Estratto del testo
-*-*-

Il risultato è che continuano ad arretrare: dal 1850 la fronte dell'antico ghiacciaio della Valpelline, che comprendeva gli attuali ghiacciai minori, è arretrata di ben 7 chilometri rispetto alle attuali fronti delle masse glaciali in cui il grande ghiacciaio sì e separato nel 1959. «Tra poco più di 20 anni gran parte dei ghiacciai della Valpelline rischia di essere solo un lontano ricordo» ha sottolineato Vanda Bonardo, responsabile nazionale Alpi di Legambiente, giovedì scorso, 22 agosto, durante la presentazione dei dati della seconda tappa della Carovana dei ghiacciai.

In particolare preoccupa «l'accelerazione che si è registrata dagli anni 2000, con il ghiacciaio delle Grandes Murailles che ha perso 1,3 chilometri di lunghezza dal 2005 e il suo fronte oggi si trova a circa 2.900 metri di quota, ben 500 metri più in alto».

Analogamente, il ghiacciaio di Tza de Tzan ha perso 1,2 chilometri di lunghezza dal 2002 e il suo fronte è “risalito” di ben 400 metri.

-*-*-

Dati forniti

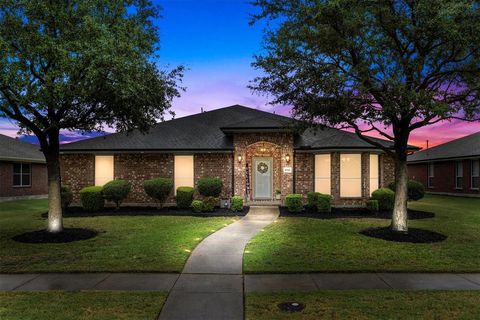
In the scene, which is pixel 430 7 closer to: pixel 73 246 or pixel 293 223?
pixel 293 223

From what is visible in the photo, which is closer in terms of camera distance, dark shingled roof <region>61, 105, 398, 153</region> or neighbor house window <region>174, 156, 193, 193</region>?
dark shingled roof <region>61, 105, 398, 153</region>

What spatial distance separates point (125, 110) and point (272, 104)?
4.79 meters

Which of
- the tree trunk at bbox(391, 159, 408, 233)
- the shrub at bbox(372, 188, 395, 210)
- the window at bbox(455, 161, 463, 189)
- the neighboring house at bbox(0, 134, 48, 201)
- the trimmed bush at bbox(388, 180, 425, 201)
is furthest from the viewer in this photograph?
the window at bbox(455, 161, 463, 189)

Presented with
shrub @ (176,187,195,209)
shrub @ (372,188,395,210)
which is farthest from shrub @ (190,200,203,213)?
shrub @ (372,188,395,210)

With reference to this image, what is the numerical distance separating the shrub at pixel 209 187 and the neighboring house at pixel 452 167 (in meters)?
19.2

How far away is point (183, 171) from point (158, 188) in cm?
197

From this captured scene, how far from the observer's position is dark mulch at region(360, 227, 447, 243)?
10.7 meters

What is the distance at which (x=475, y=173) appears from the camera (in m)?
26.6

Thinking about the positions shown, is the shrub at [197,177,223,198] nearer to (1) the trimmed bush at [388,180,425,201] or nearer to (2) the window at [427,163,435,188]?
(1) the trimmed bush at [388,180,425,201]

-*-*-

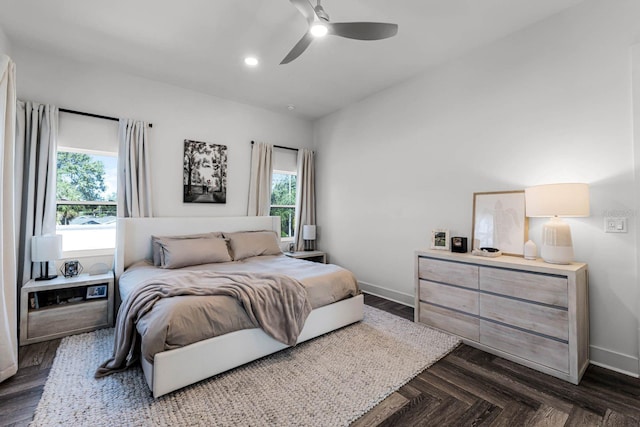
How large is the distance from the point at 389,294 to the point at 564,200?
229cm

-*-*-

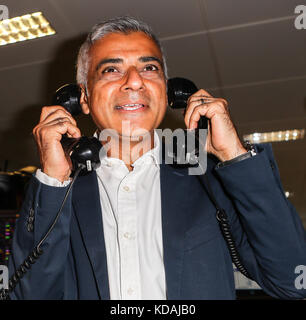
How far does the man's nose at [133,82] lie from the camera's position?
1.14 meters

-*-*-

Compiti scritti
[a] Ricopia dal brano sui ghiacciai della Valpelline la parte da "Il risultato è" a "Carovana dei ghiacciai.".
[b] Riprendi il brano sul ritiro dei ghiacciai della Valpelline e scrivine il seguito a partire dall'ultima frase.

Risposte
[a]
Il risultato è che continuano ad arretrare: dal 1850 la fronte dell'antico ghiacciaio della Valpelline, che comprendeva gli attuali ghiacciai minori, è arretrata di ben 7 chilometri rispetto alle attuali fronti delle masse glaciali in cui il grande ghiacciaio sì e separato nel 1959. «Tra poco più di 20 anni gran parte dei ghiacciai della Valpelline rischia di essere solo un lontano ricordo» ha sottolineato Vanda Bonardo, responsabile nazionale Alpi di Legambiente, giovedì scorso, 22 agosto, durante la presentazione dei dati della seconda tappa della Carovana dei ghiacciai.

[b]
«In questa seconda tappa - ha dichiarato Vanda Bonardo, responsabile nazionale Alpi di Legambiente - abbiamo rincorso passo dopo passo i ghiacciai della Valpelline che si ritraggono sempre di più diventando piccoli e fragili». «I dati glaciologici storici e i risultati dei rilevamenti più recenti nell'alta Valpelline - ha aggiunto Marco Giardino, vicepresidente del Comitato glaciologico italiano - ci offrono un'immagine chiara e a forti contrasti sull'evoluzione delle aree proglaciali: morene e segnali glaciologici scandiscono l'accelerazione delle tappe della deglaciazione, frane e colate detritiche dimostrano l'attuale fragilità del paesaggio alpino. L'insieme dei dati dimostra pertanto che le aree proglaciali svolgono un importante servizio di regolazione dei flussi detritici e delle piene. Si tratta di luoghi da monitorare e gestire in maniera sostenibile, poiché sono la nostra assicurazione sui futuri fenomeni di instabilità».